_EXTRACT PROVIDED_.
Girl talks of texts with kidnapper
SAN DIEGO (AP) — A California teen whose mother and brother were killed by a family friend said on national television Thursday that she once confided with the man about troubles with her mother and explained text messages exchanged on the day of the attack.
Police say James Lee DiMaggio abducted Hannah Anderson and fled to the Idaho wilderness before he was killed by authorities.
In a NBC interview, Hannah didn’t say how her family died, describe her interactions with DiMaggio during a massive manhunt, or offer details to explain why DiMaggio might have unleashed such violence.
In her first news interview since her dramatic rescue Aug. 10, Hannah said she wrote to DiMaggio about a year ago as he guided her through a rough patch with her mother.
“Me and him would talk about how to deal with it, and I’d tell him how I felt about it, and he’d help me through it. They weren’t anything bad. They were just to help me through tough times,” she said.
Hannah said she exchanged text messages on Aug. 3 with DiMaggio before she disappeared about where he should pick her up from cheerleading practice. Her statements corrected a search warrant that said the pair exchanged about 13 phone calls.

_EXPLORE THE MATERIAL_.
1 > Answer these questions from the news report:
(a) On what date was Hannah rescued?
(b) Where did DiMaggio flee after abducting her?
(c) What were the text messages of Aug. 3 about?
2 > List every topic the news report says Hannah did not address in her NBC interview.
3 > Write out the news report word for word from "In a NBC interview, Hannah" to "13 phone calls.".
The material after this point is separate from the news report.

_SUPPLIED MATERIAL_.
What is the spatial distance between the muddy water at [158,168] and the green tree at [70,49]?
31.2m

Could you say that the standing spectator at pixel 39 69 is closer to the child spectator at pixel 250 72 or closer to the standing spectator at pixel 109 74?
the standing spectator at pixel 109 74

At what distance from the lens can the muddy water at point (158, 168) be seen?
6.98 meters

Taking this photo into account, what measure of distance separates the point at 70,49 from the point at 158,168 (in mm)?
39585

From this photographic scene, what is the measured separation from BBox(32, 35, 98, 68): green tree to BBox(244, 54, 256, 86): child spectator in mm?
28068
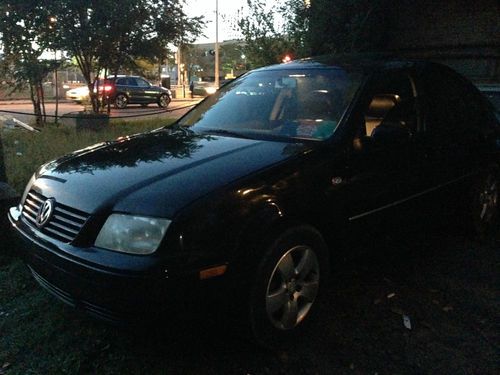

_RESULTS BY TASK_.
1 >
(a) Aug. 10
(b) To the Idaho wilderness
(c) Where DiMaggio should pick her up from cheerleading practice

2 >
- How her family died
- Her interactions with DiMaggio during the massive manhunt
- Details to explain why DiMaggio might have unleashed such violence

3 >
In a NBC interview, Hannah didn’t say how her family died, describe her interactions with DiMaggio during a massive manhunt, or offer details to explain why DiMaggio might have unleashed such violence.
In her first news interview since her dramatic rescue Aug. 10, Hannah said she wrote to DiMaggio about a year ago as he guided her through a rough patch with her mother.
“Me and him would talk about how to deal with it, and I’d tell him how I felt about it, and he’d help me through it. They weren’t anything bad. They were just to help me through tough times,” she said.
Hannah said she exchanged text messages on Aug. 3 with DiMaggio before she disappeared about where he should pick her up from cheerleading practice. Her statements corrected a search warrant that said the pair exchanged about 13 phone calls.